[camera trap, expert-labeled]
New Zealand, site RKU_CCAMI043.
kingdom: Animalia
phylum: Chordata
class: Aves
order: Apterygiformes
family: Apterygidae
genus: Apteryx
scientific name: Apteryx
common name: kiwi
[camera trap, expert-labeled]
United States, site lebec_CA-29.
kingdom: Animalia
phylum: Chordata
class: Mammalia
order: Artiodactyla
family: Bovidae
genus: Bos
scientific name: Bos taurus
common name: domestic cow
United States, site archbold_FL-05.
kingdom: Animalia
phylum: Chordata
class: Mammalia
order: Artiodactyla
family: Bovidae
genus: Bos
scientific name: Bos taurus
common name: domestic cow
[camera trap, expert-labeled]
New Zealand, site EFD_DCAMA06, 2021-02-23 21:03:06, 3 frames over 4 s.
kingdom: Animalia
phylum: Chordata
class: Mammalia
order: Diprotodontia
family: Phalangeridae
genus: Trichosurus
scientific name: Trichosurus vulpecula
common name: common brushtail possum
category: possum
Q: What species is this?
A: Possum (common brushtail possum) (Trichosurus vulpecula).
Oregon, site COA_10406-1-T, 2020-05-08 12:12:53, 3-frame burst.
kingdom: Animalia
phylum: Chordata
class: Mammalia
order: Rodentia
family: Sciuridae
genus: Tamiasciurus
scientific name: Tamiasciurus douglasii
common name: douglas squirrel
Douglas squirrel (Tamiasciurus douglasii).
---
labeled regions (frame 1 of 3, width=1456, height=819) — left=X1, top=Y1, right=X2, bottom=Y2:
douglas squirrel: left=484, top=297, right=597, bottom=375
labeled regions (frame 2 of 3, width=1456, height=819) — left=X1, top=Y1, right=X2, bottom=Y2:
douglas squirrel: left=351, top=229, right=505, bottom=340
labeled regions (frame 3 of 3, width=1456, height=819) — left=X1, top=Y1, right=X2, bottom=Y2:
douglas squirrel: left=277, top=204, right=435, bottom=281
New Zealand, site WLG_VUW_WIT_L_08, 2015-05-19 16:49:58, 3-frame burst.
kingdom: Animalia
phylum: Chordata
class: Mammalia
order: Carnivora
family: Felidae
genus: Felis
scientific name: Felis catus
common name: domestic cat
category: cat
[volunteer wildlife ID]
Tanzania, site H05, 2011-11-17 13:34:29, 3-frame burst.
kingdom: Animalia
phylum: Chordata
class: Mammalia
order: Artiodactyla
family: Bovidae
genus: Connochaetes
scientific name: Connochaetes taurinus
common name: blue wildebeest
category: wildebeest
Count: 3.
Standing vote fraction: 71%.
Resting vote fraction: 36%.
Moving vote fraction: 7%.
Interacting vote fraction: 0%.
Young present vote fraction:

——

* _TASK OBJECTIVE_
Restate the entries above word for word, beginning with their first line and ending with the line holding "Oregon, site COA_10406-1-T, 2020-05-08"; omit everything else.

* _RESULT FOR THIS TASK_
[camera trap, expert-labeled]
New Zealand, site RKU_CCAMI043.
kingdom: Animalia
phylum: Chordata
class: Aves
order: Apterygiformes
family: Apterygidae
genus: Apteryx
scientific name: Apteryx
common name: kiwi
[camera trap, expert-labeled]
United States, site lebec_CA-29.
kingdom: Animalia
phylum: Chordata
class: Mammalia
order: Artiodactyla
family: Bovidae
genus: Bos
scientific name: Bos taurus
common name: domestic cow
United States, site archbold_FL-05.
kingdom: Animalia
phylum: Chordata
class: Mammalia
order: Artiodactyla
family: Bovidae
genus: Bos
scientific name: Bos taurus
common name: domestic cow
[camera trap, expert-labeled]
New Zealand, site EFD_DCAMA06, 2021-02-23 21:03:06, 3 frames over 4 s.
kingdom: Animalia
phylum: Chordata
class: Mammalia
order: Diprotodontia
family: Phalangeridae
genus: Trichosurus
scientific name: Trichosurus vulpecula
common name: common brushtail possum
category: possum
Q: What species is this?
A: Possum (common brushtail possum) (Trichosurus vulpecula).
Oregon, site COA_10406-1-T, 2020-05-08 12:12:53, 3-frame burst.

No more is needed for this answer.